Again accused Quiter Khan and the complainants filed application for compromise on 1-6-2013 submitted before the trial Court. The trial Court vide order dated 1-6-2013 rejected the application of the parties as the offence under Sections 467, 471 and 120-B is not compoundable. 17. I have gone through the applications and the compromise petitions filed by the parties from time to time and the orders passed by the trial Court and have also gone through the judgments of the Apex Court. As per the principles enunciated by the Apex Court in Gian Singh v.
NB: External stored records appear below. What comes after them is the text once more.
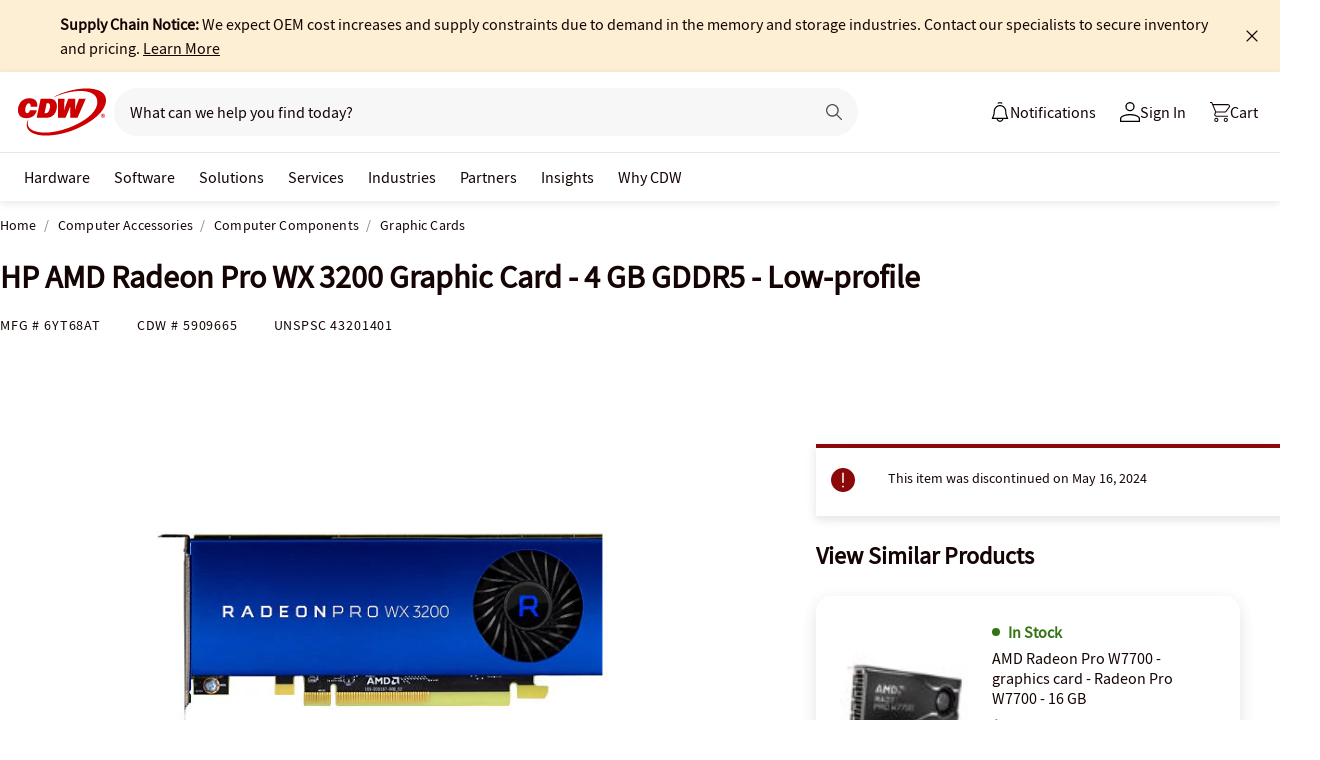

--- FILE ---
content_type: application/x-javascript;charset=utf-8
request_url: https://smetrics.cdw.com/id?d_visid_ver=5.2.0&d_fieldgroup=A&mcorgid=6B61EE6A54FA17010A4C98A7%40AdobeOrg&mid=85704583032042007789087800147265527239&ts=1768971070355
body_size: -116
content:
{"mid":"85704583032042007789087800147265527239"}

--- FILE ---
content_type: text/javascript;charset=UTF-8
request_url: https://webobjects2.cdw.com/is/image/CDW/5909665_IS?req=set,json&handler=cbImageGallery1768971070774&callback=cbImageGallery1768971070774&_=1768971068237
body_size: -142
content:
/*jsonp*/cbImageGallery1768971070774({"set":{"pv":"1.0","type":"img_set","n":"CDW/5909665_IS","item":[{"i":{"n":"CDW/5909665"},"s":{"n":"CDW/5909665"},"dx":"900","dy":"900","iv":"otUPz2"},{"i":{"n":"CDW/5909665h"},"s":{"n":"CDW/5909665h"},"dx":"900","dy":"900","iv":"84rQb0"}]}},"");

--- FILE ---
content_type: text/javascript; charset=UTF-8
request_url: https://cdw.needle.com/pload?v=10126B&cid=1768971072556&cids=2&ts=1768971072574&pcount=24&pdata=title%3DHP%2520AMD%2520Radeon%2520Pro%2520WX%25203200%2520Graphic%2520Card%2520-%25204%2520GB%2520GDDR5%2520-%2520Low-profile%2520-%25206YT68AT%2520-%2520Graphic%2520Cards%2520-%2520CDW.com%26url%3Dhttps%253A%252F%252Fwww.cdw.com%252Fproduct%252Fhp-amd-radeon-pro-wx-3200-graphic-card-4-gb-gddr5-low-profile%252F5909665%26wn%3D72574%26ls%3D1%26ExternalNetwork%3Dtrue%26productId%3D5909665%26categoryId%3DComputer%2520Accessories%257CComputer%2520Components%257CGraphic%2520Cards%26productPrice%3D237.99%26inviteContext%3DComputer%2520Accessories%26setBrand%3DHP%2520Inc%26PersistentId%3D%26CustomerSeq%3D%26EAccountUserEmailAddressSeq%3D%26ContactSeq%3D%26CustomerType%3D%26EAccountUserSeq%3D%26RecentOrderFlag%3D%26MSEnrolled%3D%26BrandDescription%3D%26MembershipPrintingSolution%3D%26MembershipShippingQualifier%3D%26MarketingEntitySegmentLevel3Description%3D%26MarketingEntitySegmentLevel2Description%3D%26lz%3DNA
body_size: 126
content:
Needle.setCookie('needleopt','Saant0-bots',3600);Needle.np="N190d1768971072556000110081d251b4081d251b4000000000000000000000000000000000";Needle.setCookie("needlepin",Needle.np,15552000);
State of Punjab (2012) 10 SCC 303 : (2012 Cri LJ 4934) (Three Judge Bench) and the view taken by the Apex Court in Jayarajsinh Digvijaysinh Rana v. State of Gujarat (2012) 12 SCC 401 : (2012 Cri LJ 3900) (Two Judge Bench), which too relate to offences punishable under Sections 467, 468, 471, 420 and 120-B, I.P.C. and the Apex Court quash and set aside the FIR No. 45 of 2011 registered with Sanad Police Station, Ahmedabad for offences punishable under Sections 467, 468, 471, 420 and 120-B, I.P.C. insofar as the accused is concerned. Two Judge Bench decision Jayarajsingh Digvijaysingh Rana v. State of Gujarat (2012) 12 SCC 401 : (2012 Cri LJ 3900) which too relate to offences punishable under Sections 467, 468, 471, 420 and 120-B, I.P.C. has also been approved by the Apex Court in Gian Singh v. State of Punjab (2012) 10 SCC 303 : (2012 Cri LJ 4934) (Three Judge Bench). After going through the contents of the compromise and the amicable settlement of the parties, in my view the application and the compromise entered between the parties for quashing and setting aside the criminal proceedings deserve to be allowed as after the matter is compromised between the parties, the continuance of the criminal proceedings could turn out to be an exercise in futility without anything positive being ultimately achieved. 18. For the reasons mentioned above, the criminal proceedings pending against the accused petitioners for the offences under Sections 467, 468, 471 and 120-B, I.P.C. in criminal case No. 529/2010 pending before the Additional Chief Metropolitan Magistrate No. 9, Jaipur Metropolitan are quashed and set aside in view of the compromise filed by the complainants and the accused petitioners before the trial Court. Order accordingly.